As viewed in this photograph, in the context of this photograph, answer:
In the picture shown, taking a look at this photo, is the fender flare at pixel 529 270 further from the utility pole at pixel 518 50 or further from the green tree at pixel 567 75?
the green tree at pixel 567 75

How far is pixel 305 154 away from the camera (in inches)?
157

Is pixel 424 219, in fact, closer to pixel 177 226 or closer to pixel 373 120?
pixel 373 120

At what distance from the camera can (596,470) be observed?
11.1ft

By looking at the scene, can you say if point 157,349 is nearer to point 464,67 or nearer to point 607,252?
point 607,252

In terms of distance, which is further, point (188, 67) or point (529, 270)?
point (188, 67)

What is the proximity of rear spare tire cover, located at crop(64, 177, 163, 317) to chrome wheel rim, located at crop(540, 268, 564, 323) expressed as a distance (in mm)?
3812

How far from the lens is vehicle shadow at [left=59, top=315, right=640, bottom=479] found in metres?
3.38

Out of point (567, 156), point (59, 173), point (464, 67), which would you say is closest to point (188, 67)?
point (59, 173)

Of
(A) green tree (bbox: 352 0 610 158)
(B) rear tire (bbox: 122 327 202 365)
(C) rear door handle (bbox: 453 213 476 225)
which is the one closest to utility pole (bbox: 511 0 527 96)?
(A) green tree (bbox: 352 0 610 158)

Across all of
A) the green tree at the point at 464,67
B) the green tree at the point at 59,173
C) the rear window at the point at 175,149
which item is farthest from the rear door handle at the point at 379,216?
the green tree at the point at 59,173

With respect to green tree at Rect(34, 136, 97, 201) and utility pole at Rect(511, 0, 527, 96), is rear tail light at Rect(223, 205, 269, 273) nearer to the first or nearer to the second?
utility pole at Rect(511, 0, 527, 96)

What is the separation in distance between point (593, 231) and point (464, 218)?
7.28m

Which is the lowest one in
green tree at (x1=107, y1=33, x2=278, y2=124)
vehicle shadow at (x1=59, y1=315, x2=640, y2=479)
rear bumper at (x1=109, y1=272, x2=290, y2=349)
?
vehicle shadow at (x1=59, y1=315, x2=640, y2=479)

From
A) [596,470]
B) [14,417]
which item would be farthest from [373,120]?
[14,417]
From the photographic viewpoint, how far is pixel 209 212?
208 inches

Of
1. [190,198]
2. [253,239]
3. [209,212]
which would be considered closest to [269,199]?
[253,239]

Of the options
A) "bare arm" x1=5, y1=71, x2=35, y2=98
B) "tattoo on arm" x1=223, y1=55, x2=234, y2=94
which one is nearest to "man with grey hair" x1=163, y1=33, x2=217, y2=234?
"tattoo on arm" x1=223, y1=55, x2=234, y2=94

YOUR INSTRUCTIONS: Rewrite everything from the line containing "Of the options" down to the end of the listing, scaling each coordinate in the answers by 0.9 and rounding to whole numbers with halves rounded up. Keep every other line and number unchanged.

SOLUTION FOR THIS TASK:
Of the options
A) "bare arm" x1=5, y1=71, x2=35, y2=98
B) "tattoo on arm" x1=223, y1=55, x2=234, y2=94
which one is nearest to "man with grey hair" x1=163, y1=33, x2=217, y2=234?
"tattoo on arm" x1=201, y1=50, x2=211, y2=85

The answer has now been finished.